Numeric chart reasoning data
=======

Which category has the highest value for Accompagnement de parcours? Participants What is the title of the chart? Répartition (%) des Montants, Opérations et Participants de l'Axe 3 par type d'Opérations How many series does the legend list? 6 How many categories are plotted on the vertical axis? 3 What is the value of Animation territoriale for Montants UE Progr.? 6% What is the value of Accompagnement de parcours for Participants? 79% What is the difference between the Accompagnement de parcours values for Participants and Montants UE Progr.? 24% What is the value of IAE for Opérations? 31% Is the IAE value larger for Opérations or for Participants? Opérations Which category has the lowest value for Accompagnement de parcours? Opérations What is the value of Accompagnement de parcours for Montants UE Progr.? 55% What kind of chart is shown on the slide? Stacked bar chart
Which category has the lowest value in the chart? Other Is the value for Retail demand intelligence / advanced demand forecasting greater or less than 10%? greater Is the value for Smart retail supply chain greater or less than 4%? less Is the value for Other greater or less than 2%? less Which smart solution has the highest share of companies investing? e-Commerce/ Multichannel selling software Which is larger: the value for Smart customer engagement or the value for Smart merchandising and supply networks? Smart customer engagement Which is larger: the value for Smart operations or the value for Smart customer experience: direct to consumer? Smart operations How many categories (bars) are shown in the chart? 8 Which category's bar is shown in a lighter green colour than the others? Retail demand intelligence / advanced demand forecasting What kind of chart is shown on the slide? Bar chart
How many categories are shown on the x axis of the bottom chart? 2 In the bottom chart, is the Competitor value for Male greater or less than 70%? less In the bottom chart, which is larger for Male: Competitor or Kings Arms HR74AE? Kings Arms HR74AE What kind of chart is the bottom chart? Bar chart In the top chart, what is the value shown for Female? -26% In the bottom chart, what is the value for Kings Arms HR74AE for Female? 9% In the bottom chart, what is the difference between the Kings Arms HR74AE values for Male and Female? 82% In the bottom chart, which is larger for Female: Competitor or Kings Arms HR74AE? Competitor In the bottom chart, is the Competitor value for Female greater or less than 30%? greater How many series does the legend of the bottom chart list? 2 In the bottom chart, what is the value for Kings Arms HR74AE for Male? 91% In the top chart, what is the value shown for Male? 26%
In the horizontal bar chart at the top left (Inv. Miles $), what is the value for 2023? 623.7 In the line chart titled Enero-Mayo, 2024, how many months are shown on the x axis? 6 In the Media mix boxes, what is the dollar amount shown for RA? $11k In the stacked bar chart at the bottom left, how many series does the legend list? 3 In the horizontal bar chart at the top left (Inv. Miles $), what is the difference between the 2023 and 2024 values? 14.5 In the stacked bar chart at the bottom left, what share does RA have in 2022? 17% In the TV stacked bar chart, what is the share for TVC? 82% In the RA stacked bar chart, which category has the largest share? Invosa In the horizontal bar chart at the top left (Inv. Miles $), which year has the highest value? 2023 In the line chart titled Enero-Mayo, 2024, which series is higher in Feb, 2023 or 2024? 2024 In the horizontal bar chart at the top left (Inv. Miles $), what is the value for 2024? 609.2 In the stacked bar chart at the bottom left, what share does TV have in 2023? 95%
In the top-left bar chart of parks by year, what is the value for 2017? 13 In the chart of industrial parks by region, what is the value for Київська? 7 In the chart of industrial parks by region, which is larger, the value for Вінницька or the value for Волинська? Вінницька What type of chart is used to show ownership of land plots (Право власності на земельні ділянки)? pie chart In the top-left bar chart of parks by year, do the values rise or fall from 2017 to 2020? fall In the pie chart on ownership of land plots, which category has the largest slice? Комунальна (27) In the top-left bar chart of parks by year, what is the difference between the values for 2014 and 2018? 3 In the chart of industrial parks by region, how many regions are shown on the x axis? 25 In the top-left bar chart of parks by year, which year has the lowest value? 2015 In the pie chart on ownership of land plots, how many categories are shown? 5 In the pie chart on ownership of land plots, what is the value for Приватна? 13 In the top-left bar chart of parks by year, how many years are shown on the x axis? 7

=======

• [What is expected]:
Return every line of the records above word for word, with nothing changed, added, or left out.

• [Your response]:
Which category has the highest value for Accompagnement de parcours? Participants What is the title of the chart? Répartition (%) des Montants, Opérations et Participants de l'Axe 3 par type d'Opérations How many series does the legend list? 6 How many categories are plotted on the vertical axis? 3 What is the value of Animation territoriale for Montants UE Progr.? 6% What is the value of Accompagnement de parcours for Participants? 79% What is the difference between the Accompagnement de parcours values for Participants and Montants UE Progr.? 24% What is the value of IAE for Opérations? 31% Is the IAE value larger for Opérations or for Participants? Opérations Which category has the lowest value for Accompagnement de parcours? Opérations What is the value of Accompagnement de parcours for Montants UE Progr.? 55% What kind of chart is shown on the slide? Stacked bar chart
Which category has the lowest value in the chart? Other Is the value for Retail demand intelligence / advanced demand forecasting greater or less than 10%? greater Is the value for Smart retail supply chain greater or less than 4%? less Is the value for Other greater or less than 2%? less Which smart solution has the highest share of companies investing? e-Commerce/ Multichannel selling software Which is larger: the value for Smart customer engagement or the value for Smart merchandising and supply networks? Smart customer engagement Which is larger: the value for Smart operations or the value for Smart customer experience: direct to consumer? Smart operations How many categories (bars) are shown in the chart? 8 Which category's bar is shown in a lighter green colour than the others? Retail demand intelligence / advanced demand forecasting What kind of chart is shown on the slide? Bar chart
How many categories are shown on the x axis of the bottom chart? 2 In the bottom chart, is the Competitor value for Male greater or less than 70%? less In the bottom chart, which is larger for Male: Competitor or Kings Arms HR74AE? Kings Arms HR74AE What kind of chart is the bottom chart? Bar chart In the top chart, what is the value shown for Female? -26% In the bottom chart, what is the value for Kings Arms HR74AE for Female? 9% In the bottom chart, what is the difference between the Kings Arms HR74AE values for Male and Female? 82% In the bottom chart, which is larger for Female: Competitor or Kings Arms HR74AE? Competitor In the bottom chart, is the Competitor value for Female greater or less than 30%? greater How many series does the legend of the bottom chart list? 2 In the bottom chart, what is the value for Kings Arms HR74AE for Male? 91% In the top chart, what is the value shown for Male? 26%
In the horizontal bar chart at the top left (Inv. Miles $), what is the value for 2023? 623.7 In the line chart titled Enero-Mayo, 2024, how many months are shown on the x axis? 6 In the Media mix boxes, what is the dollar amount shown for RA? $11k In the stacked bar chart at the bottom left, how many series does the legend list? 3 In the horizontal bar chart at the top left (Inv. Miles $), what is the difference between the 2023 and 2024 values? 14.5 In the stacked bar chart at the bottom left, what share does RA have in 2022? 17% In the TV stacked bar chart, what is the share for TVC? 82% In the RA stacked bar chart, which category has the largest share? Invosa In the horizontal bar chart at the top left (Inv. Miles $), which year has the highest value? 2023 In the line chart titled Enero-Mayo, 2024, which series is higher in Feb, 2023 or 2024? 2024 In the horizontal bar chart at the top left (Inv. Miles $), what is the value for 2024? 609.2 In the stacked bar chart at the bottom left, what share does TV have in 2023? 95%
In the top-left bar chart of parks by year, what is the value for 2017? 13 In the chart of industrial parks by region, what is the value for Київська? 7 In the chart of industrial parks by region, which is larger, the value for Вінницька or the value for Волинська? Вінницька What type of chart is used to show ownership of land plots (Право власності на земельні ділянки)? pie chart In the top-left bar chart of parks by year, do the values rise or fall from 2017 to 2020? fall In the pie chart on ownership of land plots, which category has the largest slice? Комунальна (27) In the top-left bar chart of parks by year, what is the difference between the values for 2014 and 2018? 3 In the chart of industrial parks by region, how many regions are shown on the x axis? 25 In the top-left bar chart of parks by year, which year has the lowest value? 2015 In the pie chart on ownership of land plots, how many categories are shown? 5 In the pie chart on ownership of land plots, what is the value for Приватна? 13 In the top-left bar chart of parks by year, how many years are shown on the x axis? 7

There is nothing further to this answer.